Now delete that file, sync again, and do a fi df to double-check that you 
now have a bunch of empty data space (a spread between data size and used 
of near the file's size. 

Since I think btrfs doesn't delete those empty data chunks immediately, 
this /should/ give defrag a bunch of empty data chunks to use, and post-
defrag filefrag results should end up much better (accounting for the 
first three points above, of course)! =:^)

You might have to play with the idea a bit, perhaps using fallocate 
instead of truncate, etc, but as long as you get something to allocate a 
bunch of otherwise empty data chunks, delete it to empty them, and do the 
defrag before btrfs has deleted those empty chunks, I think it should 
work. =:^)

5) Judging by the filename of your example file, you run systemd, and 
it's a systemd journal file.  These files (along with database and VM 
image files) have a non-append-only rewrite pattern that is known to be 
problematic on COW-based filesystems such as btrfs, triggering very high 
levels of fragmentation.

What version of systemd are you running?  221 and later (219 first tried 
but there were bugs in the initial 219 implementation that remained in 
220, that weren't worked out until 221) are more btrfs-friendly than 
previous versions.

For reasons I'll explain in a moment, while I run btrfs and systemd (226 
ATM), I don't know how well systemd's efforts at btrfs-friendliness 
turned out, at least not as pertains to the journal, but AFAIK, they 
consisted of two parts, which together should definitely help with the 
problem.  However, the one part won't trigger on older systems updated to 
the newer btrfs-friendly systemd, without some manual intervention.  I'll 
explain...

First of all, it can be noted that if you're running an older systemd, or 
if you're on a newer systemd now but it was updated from an older one, 
you can take these steps manually, as well.  I'll outline them that way, 
tho newer systemd would take these steps automatically if installed 
fresh, not updated from an older installation.

a) With systemd running in emergency/rescue mode or at least with 
journaling shut down so it won't interfere...

b) Move/rename the existing journal directories (see the notes under (c), 
you might wish to do this with all of /var, or only with /var/log or
/var/log/journal, the latter being what I'd do) to something else.

c) Create a new btrfs /subvolume/ in place of the old /directory/ that 
you just moved, so it can be named the same.

The reason for this is that btrf snapshots stop at subvolume boundaries.  
What we're doing here is taking the journal dir out of future / (or /var) 
snapshots, by making it a subvolume of its own.

▶ **DATA ROWS**
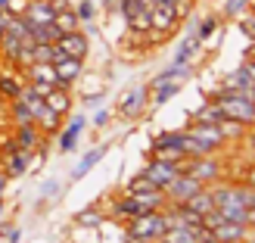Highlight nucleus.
* * *
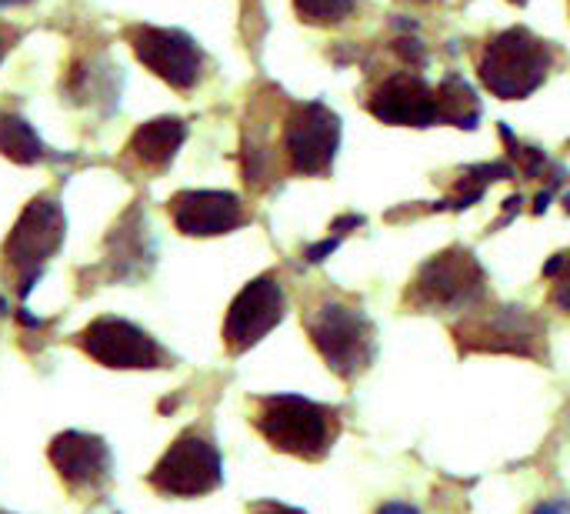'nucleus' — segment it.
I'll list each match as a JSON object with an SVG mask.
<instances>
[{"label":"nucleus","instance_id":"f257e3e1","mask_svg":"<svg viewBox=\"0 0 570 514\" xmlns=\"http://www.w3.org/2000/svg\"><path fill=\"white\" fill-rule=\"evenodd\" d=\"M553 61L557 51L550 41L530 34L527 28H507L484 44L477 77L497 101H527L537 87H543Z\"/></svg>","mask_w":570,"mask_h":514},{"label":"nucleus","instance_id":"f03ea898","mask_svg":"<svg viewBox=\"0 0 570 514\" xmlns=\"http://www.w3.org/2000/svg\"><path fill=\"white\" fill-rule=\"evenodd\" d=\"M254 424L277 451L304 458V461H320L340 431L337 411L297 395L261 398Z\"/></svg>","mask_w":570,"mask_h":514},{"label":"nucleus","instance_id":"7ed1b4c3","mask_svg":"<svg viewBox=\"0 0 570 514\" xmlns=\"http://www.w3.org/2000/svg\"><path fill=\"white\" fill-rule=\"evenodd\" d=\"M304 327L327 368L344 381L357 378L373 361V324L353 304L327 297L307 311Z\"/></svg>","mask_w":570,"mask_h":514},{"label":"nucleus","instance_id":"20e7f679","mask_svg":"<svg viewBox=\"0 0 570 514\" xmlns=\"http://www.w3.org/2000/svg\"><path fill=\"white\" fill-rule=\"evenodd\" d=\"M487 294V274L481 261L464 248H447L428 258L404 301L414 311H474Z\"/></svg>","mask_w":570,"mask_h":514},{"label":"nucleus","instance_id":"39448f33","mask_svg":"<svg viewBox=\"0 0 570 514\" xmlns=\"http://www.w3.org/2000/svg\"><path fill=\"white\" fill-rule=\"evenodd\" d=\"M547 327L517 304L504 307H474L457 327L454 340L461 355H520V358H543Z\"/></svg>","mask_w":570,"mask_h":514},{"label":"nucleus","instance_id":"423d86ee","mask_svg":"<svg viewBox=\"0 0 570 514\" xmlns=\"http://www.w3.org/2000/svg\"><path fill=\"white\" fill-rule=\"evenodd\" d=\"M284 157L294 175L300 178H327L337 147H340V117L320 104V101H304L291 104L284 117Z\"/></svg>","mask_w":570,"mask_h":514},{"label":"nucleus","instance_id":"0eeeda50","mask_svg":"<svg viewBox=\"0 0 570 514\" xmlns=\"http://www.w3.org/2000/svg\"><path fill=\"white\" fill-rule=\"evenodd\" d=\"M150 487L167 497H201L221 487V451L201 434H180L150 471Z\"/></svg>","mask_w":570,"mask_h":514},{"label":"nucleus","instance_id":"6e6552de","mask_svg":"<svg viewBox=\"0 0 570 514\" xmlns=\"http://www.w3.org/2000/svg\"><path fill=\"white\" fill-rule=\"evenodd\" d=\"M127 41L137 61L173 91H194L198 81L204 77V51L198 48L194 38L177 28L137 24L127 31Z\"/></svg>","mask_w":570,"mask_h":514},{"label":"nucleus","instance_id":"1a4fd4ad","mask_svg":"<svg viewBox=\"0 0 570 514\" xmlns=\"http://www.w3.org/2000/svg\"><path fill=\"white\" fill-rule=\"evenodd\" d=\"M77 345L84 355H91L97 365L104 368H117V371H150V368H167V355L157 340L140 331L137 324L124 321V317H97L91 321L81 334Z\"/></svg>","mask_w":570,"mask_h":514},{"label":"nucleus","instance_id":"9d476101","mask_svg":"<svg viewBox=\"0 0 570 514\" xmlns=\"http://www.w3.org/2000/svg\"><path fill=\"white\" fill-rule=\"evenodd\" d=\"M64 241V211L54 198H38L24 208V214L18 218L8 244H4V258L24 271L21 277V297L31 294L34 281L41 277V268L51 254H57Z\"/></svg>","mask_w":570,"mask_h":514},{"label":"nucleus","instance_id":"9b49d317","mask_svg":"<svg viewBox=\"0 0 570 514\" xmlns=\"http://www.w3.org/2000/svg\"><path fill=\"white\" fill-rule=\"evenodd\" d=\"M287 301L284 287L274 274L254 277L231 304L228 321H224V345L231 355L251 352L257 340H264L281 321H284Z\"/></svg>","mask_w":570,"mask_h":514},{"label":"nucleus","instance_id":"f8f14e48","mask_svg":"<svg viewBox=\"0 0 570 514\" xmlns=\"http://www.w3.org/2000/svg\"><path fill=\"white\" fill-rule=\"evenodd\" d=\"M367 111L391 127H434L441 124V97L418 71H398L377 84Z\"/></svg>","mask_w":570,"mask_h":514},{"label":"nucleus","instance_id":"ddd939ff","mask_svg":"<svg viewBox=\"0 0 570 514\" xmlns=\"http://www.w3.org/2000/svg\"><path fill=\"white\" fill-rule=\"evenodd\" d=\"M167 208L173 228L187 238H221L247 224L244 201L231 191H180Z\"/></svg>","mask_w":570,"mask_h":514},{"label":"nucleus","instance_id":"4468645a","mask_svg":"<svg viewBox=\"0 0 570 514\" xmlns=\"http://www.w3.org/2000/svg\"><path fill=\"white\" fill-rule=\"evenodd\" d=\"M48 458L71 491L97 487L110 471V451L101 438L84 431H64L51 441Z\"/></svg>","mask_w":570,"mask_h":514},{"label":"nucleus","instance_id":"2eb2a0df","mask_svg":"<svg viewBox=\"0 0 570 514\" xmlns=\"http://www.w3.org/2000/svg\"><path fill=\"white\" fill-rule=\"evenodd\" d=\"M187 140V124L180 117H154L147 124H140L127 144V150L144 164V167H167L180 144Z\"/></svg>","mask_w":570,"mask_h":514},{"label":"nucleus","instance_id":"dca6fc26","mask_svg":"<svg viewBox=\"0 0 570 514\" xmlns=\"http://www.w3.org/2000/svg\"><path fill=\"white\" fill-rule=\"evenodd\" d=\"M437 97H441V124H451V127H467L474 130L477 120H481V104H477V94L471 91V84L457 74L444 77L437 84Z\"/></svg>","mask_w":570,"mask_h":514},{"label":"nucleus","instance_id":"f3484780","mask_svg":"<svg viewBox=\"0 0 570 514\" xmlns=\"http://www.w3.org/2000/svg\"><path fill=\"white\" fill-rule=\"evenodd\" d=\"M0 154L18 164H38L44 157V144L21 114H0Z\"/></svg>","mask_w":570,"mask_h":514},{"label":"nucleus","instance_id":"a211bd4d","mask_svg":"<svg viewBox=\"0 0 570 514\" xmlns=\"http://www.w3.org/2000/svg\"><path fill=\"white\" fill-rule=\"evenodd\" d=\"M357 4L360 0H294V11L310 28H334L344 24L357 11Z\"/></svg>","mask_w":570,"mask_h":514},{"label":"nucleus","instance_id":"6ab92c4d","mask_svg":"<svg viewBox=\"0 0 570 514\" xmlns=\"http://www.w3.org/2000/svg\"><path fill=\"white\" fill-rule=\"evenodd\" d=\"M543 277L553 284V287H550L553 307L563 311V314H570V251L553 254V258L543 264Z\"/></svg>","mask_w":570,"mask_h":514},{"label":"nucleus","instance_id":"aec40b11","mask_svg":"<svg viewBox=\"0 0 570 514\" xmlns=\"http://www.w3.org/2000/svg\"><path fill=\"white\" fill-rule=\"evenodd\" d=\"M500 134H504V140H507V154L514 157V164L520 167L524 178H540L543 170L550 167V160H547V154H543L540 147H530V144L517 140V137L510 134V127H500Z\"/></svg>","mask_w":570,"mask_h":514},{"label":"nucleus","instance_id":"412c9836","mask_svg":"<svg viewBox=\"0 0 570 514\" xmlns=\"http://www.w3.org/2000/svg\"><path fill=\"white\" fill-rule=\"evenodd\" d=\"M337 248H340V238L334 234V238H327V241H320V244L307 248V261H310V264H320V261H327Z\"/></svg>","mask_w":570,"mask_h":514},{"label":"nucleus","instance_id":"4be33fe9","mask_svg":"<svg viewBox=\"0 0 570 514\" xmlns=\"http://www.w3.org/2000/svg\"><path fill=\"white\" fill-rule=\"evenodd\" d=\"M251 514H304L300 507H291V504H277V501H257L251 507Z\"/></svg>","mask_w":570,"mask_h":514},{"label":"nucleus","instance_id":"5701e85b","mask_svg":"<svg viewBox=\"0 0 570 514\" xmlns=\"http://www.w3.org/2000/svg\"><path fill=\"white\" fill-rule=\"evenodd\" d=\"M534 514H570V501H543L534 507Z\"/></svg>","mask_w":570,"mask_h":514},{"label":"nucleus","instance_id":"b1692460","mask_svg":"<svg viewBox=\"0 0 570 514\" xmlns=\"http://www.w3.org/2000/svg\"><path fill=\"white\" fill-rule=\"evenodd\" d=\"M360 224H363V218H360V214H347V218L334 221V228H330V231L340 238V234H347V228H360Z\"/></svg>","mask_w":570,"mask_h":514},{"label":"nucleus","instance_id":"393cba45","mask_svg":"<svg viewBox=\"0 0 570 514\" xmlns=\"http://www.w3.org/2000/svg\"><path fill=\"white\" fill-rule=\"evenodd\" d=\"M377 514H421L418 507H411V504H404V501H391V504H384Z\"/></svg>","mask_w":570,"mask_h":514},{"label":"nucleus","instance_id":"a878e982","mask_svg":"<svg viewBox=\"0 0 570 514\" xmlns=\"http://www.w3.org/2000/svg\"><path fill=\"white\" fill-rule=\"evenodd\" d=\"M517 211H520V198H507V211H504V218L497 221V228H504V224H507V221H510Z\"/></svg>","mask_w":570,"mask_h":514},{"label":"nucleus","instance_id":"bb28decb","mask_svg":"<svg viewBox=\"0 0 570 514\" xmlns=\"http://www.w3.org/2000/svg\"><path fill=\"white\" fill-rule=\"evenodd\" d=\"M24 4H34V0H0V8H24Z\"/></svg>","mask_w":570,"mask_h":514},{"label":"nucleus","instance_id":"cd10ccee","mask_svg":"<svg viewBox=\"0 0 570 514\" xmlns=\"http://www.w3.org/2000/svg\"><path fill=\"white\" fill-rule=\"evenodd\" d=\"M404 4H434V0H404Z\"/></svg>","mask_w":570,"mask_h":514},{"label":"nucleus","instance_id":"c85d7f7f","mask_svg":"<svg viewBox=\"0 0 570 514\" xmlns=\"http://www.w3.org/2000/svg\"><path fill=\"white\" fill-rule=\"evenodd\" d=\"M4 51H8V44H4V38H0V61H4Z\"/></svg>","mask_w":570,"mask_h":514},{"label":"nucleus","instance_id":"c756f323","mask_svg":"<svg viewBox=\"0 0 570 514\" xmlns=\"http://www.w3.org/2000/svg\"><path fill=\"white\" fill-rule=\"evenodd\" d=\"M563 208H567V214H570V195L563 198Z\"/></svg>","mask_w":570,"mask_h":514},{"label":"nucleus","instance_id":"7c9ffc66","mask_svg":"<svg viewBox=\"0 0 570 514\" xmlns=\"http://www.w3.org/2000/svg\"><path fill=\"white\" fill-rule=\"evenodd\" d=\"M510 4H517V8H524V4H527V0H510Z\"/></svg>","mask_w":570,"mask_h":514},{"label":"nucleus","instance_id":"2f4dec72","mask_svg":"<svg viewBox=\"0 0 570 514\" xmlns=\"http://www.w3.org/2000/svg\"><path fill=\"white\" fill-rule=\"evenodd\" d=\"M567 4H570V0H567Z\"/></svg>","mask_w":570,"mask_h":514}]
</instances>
==
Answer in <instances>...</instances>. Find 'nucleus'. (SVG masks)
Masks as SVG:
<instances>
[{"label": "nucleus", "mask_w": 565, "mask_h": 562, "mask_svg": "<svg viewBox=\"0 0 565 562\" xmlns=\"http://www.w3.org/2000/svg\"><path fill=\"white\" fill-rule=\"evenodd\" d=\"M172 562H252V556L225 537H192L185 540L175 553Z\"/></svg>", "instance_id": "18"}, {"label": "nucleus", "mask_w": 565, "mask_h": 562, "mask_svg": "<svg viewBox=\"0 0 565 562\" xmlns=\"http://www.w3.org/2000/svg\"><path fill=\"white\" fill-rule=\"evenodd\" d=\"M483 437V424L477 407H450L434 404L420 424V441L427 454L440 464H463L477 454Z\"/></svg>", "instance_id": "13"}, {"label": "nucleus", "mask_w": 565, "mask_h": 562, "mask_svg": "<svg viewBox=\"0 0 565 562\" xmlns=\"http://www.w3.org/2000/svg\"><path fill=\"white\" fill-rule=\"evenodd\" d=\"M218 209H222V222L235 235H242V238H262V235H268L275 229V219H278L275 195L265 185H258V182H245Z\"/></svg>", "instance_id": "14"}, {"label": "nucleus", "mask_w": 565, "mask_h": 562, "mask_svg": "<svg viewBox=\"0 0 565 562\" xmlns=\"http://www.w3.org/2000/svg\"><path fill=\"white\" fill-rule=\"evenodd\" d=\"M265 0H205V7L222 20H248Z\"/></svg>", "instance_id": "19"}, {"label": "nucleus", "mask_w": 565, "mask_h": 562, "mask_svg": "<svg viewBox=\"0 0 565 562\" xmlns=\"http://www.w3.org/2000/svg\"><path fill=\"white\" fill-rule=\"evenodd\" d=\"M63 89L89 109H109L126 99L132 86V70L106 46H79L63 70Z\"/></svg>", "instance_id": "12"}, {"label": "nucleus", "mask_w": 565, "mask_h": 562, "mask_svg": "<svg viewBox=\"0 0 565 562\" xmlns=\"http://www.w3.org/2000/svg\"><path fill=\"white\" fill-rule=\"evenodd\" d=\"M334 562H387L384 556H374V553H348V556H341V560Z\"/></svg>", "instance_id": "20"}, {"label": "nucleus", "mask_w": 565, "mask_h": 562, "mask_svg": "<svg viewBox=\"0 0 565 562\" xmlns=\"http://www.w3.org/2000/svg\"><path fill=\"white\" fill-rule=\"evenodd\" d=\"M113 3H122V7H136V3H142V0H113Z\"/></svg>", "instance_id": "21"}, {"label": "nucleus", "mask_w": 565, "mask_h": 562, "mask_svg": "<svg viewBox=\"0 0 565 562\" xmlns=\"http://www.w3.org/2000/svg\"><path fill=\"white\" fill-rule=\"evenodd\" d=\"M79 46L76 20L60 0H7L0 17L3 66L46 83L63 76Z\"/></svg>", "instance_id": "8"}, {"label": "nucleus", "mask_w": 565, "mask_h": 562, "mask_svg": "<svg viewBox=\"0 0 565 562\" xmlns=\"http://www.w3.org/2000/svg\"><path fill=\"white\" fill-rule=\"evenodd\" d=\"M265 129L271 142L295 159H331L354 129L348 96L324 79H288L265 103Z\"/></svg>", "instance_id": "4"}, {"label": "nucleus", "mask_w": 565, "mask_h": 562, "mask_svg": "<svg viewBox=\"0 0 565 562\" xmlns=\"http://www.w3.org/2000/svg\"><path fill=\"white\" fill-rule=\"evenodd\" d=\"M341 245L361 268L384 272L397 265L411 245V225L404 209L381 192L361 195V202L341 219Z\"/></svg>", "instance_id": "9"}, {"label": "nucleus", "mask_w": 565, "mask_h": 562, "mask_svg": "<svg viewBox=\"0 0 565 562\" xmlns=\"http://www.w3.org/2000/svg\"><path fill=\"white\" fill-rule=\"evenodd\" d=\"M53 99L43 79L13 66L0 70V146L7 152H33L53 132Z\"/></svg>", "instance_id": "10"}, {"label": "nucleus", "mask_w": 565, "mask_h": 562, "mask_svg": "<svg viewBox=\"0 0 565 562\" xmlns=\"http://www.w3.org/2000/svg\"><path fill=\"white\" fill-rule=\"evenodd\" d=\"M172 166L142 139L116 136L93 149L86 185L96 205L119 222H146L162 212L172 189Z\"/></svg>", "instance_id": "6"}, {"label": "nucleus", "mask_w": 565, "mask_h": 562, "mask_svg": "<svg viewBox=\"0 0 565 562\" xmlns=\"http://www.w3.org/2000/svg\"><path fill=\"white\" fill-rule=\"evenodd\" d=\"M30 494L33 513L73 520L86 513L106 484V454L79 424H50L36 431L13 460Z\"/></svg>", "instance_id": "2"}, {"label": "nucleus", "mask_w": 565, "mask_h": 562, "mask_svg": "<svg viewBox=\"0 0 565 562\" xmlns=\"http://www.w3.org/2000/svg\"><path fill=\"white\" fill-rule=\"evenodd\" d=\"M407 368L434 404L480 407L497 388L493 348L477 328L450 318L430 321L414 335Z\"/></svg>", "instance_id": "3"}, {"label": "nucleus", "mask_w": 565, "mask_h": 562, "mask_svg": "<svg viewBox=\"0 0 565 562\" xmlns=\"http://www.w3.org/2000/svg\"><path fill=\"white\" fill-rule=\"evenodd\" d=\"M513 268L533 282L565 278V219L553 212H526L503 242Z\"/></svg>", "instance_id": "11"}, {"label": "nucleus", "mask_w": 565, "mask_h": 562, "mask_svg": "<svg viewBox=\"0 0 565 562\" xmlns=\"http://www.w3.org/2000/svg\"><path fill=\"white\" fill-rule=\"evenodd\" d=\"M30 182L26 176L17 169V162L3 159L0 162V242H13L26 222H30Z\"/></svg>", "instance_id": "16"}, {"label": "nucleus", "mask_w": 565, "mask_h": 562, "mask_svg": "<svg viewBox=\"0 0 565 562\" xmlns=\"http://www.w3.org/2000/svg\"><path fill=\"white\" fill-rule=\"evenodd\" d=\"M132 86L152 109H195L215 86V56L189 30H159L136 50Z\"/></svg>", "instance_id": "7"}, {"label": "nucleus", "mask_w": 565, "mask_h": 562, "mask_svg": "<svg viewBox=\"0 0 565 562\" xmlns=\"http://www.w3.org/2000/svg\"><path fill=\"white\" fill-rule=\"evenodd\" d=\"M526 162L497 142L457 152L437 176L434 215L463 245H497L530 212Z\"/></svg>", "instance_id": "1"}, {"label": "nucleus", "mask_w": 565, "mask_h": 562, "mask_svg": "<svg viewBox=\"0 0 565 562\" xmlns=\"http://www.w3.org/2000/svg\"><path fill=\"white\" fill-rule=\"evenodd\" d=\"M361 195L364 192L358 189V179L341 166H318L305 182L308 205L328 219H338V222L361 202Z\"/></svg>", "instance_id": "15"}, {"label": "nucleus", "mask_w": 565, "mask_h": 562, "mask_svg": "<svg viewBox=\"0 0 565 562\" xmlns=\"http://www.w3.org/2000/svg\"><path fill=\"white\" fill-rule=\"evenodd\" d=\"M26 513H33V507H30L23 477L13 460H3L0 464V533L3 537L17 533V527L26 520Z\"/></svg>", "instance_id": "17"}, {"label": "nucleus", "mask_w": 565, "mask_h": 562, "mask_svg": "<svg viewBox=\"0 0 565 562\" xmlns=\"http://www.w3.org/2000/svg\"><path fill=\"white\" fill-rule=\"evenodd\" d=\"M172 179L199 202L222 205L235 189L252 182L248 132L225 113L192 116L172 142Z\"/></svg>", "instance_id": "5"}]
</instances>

▶ **WRITTEN EXERCISE**
Reproduce the stretch of the btrfs excerpt above from "c) Create a" through "of its own.", word for word.

▶ **SOLUTION**
c) Create a new btrfs /subvolume/ in place of the old /directory/ that 
you just moved, so it can be named the same.

The reason for this is that btrf snapshots stop at subvolume boundaries.  
What we're doing here is taking the journal dir out of future / (or /var) 
snapshots, by making it a subvolume of its own.